JUGOSLAWIEN - Krieg und Gastfreundschaft
Vrsac - Straza - Bela Crkva
Dem verzweifelten Blick des Grenzpolizisten beim Durchblättern unserer Pässe mit einigen Visa entnehmen wir, daß wir für Jugoslawien wohl auch eines gebraucht hätten. Wir kriegen's zum Glück auch an der Grenze. Über Vrsac radeln wir Richtung Straza und dann weiter nach Bela Crkva (früher "Weisskirchen"). Der Krieg ist in Jugoslawien immer wieder Thema: Wir lernen ein junges Paar kennen, das vor zwei Jahren vor den Nato-Bomben aus Belgrad geflohen ist und jetzt einen Dorfladen betreibt; eigentlich hatten sie andere Pläne... Die Menschen, denen wir begegnen sind sehr offen und gastfreundlich - viele fragen uns "woher?" und "wohin?" und wünschen uns eine gute Reise und viel Glück (auch wenn sich hier - wegen fehlenden Sprachführers - unsere Sprachkenntnisse noch mehr in Grenzen halten als in anderen Ländern, klappt so eine Konversation mit Händen und Füßen immer gut).

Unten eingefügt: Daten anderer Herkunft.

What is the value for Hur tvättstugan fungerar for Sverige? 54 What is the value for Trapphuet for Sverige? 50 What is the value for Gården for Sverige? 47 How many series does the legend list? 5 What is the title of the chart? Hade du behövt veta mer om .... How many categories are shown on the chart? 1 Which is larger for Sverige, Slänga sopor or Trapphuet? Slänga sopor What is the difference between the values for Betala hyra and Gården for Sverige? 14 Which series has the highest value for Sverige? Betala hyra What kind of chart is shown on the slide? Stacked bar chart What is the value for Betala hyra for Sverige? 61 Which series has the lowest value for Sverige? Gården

In Straza werden wir zum Plaudern und Kaffeetrinken in einen Hof eingeladen und dann zum Mittagessen an die Nachbarn weiter gereicht. Obwohl wir ursprünglich nicht durch Jugoslawien fahren wollten (sonst hätten wir ja gleich an der Donau bleiben können), sind wir froh, diesen "Abstecher" gemacht zu haben - wir haben viele nette Menschen kennen gelernt.